• Extrait:
La prise de photos était interdite dans l'usine de Schneider Electric à Conselve, mais le parking était encombré de systèmes de refroidissement prêt à partir. (Crédit S.L.)

Electricité 4.0 pour économiser l'énergie

Pour avancer sur ces sujets, Schneider Electric privilégie le partenariat avec ses clients. Chez Stack Infrastructure, à Siziano près de Milan, le spécialiste français a travaillé avec d’autres fournisseurs pour équiper ce datacenter de 28 000 m2 (MIL01, MIL02A, MI03A et MIL08) installé sur une parcelle de 10 hectares. D’une puissance de 22 MW (en énergie renouvelable), cette installation fait appel au refroidissement par air (17 à 21°), avec un complément par eau réfrigéré si besoin, pour refroidir les racks et les salles informatiques. Nous reviendrons plus longuement dans un autre sujet sur cette installation dans la banlieue de Milan. « Les datacenters seront toujours de grand consommateur d’énergie, mais avec l’automatisation, il est possible de changer les choses en utilisant les données pour réduire les gaspillages [...] Tous les équipements qui entrent dans le bâtiment doivent être connectés. Ils doivent être équipés de capteurs qui nous permettent de prendre des décisions plus intelligentes quant à la manière dont nous les utilisons. Et le recours à la simulation numérique permet de comprendre la cause et l'effet avant qu'ils ne se produisent réellement. Nous avons tout cela dans notre portefeuille en tant que fournisseur, y compris la capacité d'acheter et de vendre de l'énergie pour nos clients ».

• Données enregistrées:
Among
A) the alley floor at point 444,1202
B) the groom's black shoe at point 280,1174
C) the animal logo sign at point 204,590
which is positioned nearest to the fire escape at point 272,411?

• Consigne:
Renvoyez mot pour mot le passage de l'extrait sur Schneider Electric qui commence par « La prise de » et se poursuit jusqu'à « partir. (Crédit S.L.) ».

• Réponse attendue:
La prise de photos était interdite dans l'usine de Schneider Electric à Conselve, mais le parking était encombré de systèmes de refroidissement prêt à partir. (Crédit S.L.)